Start of Text shown

My box of Arabic vocab cards from studying in Sana’a in 2007.

So what does this have to do with Sezgin’s GAS? Well, Sezgin’s biographies of scholars abound with German vocabulary that is particularly relevant for the study of Arab-Islamic history and thought. His biographies also tend to be concise, his syntax is quite simple, and his sentences are short. For all these reasons, Sezgin’s GAS is excellent for practicing your German and learning field-specific vocabulary while also learning about the bio-bibliographic history of your specific research area.

You can, and should, also practice your grammar when reading Sezgin’s biographies. An effective way to do this is by applying the lessons from your chosen German grammar book to your reading. For instance, if you just completed a lesson on German pronouns and their declensions, then apply this lesson by identifying all the pronouns and their respective cases (i.e. nominative, accusative, genitive, and dative) in a few biographies. Or break down sentences into their component parts, identifying the verbs, adverbs, adjectives, nouns, and prepositions while noting verb tenses, gender, number, cases, and case endings.

End of Text shown
Start of Excerpted records

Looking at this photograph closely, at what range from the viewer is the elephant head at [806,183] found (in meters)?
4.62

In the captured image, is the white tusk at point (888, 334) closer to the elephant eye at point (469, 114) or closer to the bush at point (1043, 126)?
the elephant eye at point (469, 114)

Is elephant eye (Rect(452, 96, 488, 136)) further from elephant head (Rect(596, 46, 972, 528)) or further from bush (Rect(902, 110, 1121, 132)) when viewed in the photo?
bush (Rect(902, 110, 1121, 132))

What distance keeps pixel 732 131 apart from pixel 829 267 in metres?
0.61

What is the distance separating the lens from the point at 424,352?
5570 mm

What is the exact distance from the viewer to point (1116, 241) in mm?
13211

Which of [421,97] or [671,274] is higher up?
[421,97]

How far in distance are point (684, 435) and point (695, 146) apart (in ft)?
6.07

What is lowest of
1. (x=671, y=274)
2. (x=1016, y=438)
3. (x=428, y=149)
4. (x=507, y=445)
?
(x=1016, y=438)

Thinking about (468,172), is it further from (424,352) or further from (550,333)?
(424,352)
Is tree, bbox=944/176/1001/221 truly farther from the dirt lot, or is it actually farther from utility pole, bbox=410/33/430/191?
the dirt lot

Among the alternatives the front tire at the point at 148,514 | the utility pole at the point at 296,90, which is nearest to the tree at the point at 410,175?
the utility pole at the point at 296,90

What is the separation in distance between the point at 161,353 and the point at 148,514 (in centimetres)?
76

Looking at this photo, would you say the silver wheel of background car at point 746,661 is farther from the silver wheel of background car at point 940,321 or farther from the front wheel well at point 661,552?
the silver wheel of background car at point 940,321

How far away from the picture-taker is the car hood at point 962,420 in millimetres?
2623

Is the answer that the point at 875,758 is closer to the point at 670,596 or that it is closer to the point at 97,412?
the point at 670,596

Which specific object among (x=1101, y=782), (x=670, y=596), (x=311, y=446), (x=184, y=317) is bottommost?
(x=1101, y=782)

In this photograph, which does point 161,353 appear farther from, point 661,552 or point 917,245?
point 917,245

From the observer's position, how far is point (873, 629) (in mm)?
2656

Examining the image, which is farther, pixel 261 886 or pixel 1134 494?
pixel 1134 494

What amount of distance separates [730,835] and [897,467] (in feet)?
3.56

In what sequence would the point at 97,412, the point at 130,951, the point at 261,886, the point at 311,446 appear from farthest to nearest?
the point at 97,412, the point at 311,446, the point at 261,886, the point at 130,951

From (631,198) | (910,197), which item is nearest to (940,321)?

End of Excerpted records

▸ **Given exercise 1**: Which German grammatical cases does the passage on Sezgin's GAS name? List them all.
▸ **Given exercise 2**: Can you repeat the passage on Sezgin's GAS between "So what does" and "specific research area.", inclusive?

▸ **Task solution 1**: nominative, accusative, genitive, dative

▸ **Task solution 2**:
So what does this have to do with Sezgin’s GAS? Well, Sezgin’s biographies of scholars abound with German vocabulary that is particularly relevant for the study of Arab-Islamic history and thought. His biographies also tend to be concise, his syntax is quite simple, and his sentences are short. For all these reasons, Sezgin’s GAS is excellent for practicing your German and learning field-specific vocabulary while also learning about the bio-bibliographic history of your specific research area.